As medições mostraram que os cérebros dos macacos recorriam a diferentes blocos de neurónios - os “Legos cognitivos”, na expressão usada pelos investigadores - consoante a tarefa. Esses blocos pré-existentes podem ser reutilizados e recombinados em novos desafios, revelando uma flexibilidade neural que nem os melhores modelos de IA conseguem igualar.

"Os modelos de IA de ponta conseguem atingir desempenho humano, ou até super-humano, em tarefas individuais", afirma o neurocientista Tim Buschman, da Universidade de Princeton. "Mas têm dificuldade em aprender e executar muitas tarefas diferentes."

"Descobrimos que o cérebro é flexível porque consegue reutilizar componentes da cognição em muitas tarefas diferentes. Ao encaixar estes 'Legos cognitivos', o cérebro consegue construir novas tarefas."

Os blocos de “Lego cognitivo” identificados pela equipa estavam concentrados no córtex pré-frontal. Esta região está associada a funções cognitivas superiores - como resolver problemas, planear e tomar decisões - e parece ter um papel relevante na flexibilidade cognitiva.

Os investigadores observaram ainda que, quando certos blocos cognitivos não eram necessários, a atividade nesses circuitos diminuía. Isto sugere que o cérebro consegue “arrumar” os Legos neurais de que não precisa no imediato, para se concentrar melhor na tarefa em curso.

"Penso num bloco cognitivo como numa função num programa de computador", diz Buschman.

"Um conjunto de neurónios pode discriminar a cor, e a sua saída pode ser mapeada para outra função que desencadeia uma ação. Essa organização permite ao cérebro realizar uma tarefa ao executar, em sequência, cada componente dessa tarefa."

O que isto significa para a inteligência artificial e para a saúde

Este enquadramento ajuda a explicar como os macacos - e possivelmente os humanos - conseguem adaptar-se a desafios e tarefas que nunca viram antes, usando conhecimento já existente para os enfrentar, algo com que a inteligência artificial, na sua forma atual, continua a debater-se.

Mais à frente, os investigadores sugerem que estes resultados podem contribuir para treinar IAs mais adaptáveis a tarefas novas. O trabalho também poderá ser útil no desenvolvimento de tratamentos para perturbações neurológicas e psiquiátricas em que as pessoas têm dificuldade em aplicar competências em contextos diferentes.
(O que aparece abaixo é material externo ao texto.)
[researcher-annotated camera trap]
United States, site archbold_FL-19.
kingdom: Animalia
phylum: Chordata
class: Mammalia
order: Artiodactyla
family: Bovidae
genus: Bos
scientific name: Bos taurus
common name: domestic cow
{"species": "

Por agora, estes Legos cognitivos mostram, a um nível fundamental, por que razão os nossos cérebros são mais flexíveis e adaptáveis do que modelos de IA, que apresentam o chamado esquecimento catastrófico: uma fragilidade que impede as redes neuronais de aprenderem tarefas consecutivas sem esquecerem como executar a tarefa anterior em que treinaram.

Embora alternar entre tarefas não seja propriamente ideal para o cérebro, transferir o que sabemos de uma tarefa para outra pode funcionar como um atalho útil.

"Se, como sugerem os nossos resultados, o cérebro consegue reutilizar representações e computações entre tarefas, então isto pode permitir uma adaptação rápida a mudanças no ambiente, seja aprendendo a representação adequada da tarefa através de feedback de recompensa, seja recordando-a da memória de longo prazo", concluem os investigadores.

A investigação foi publicada na Nature.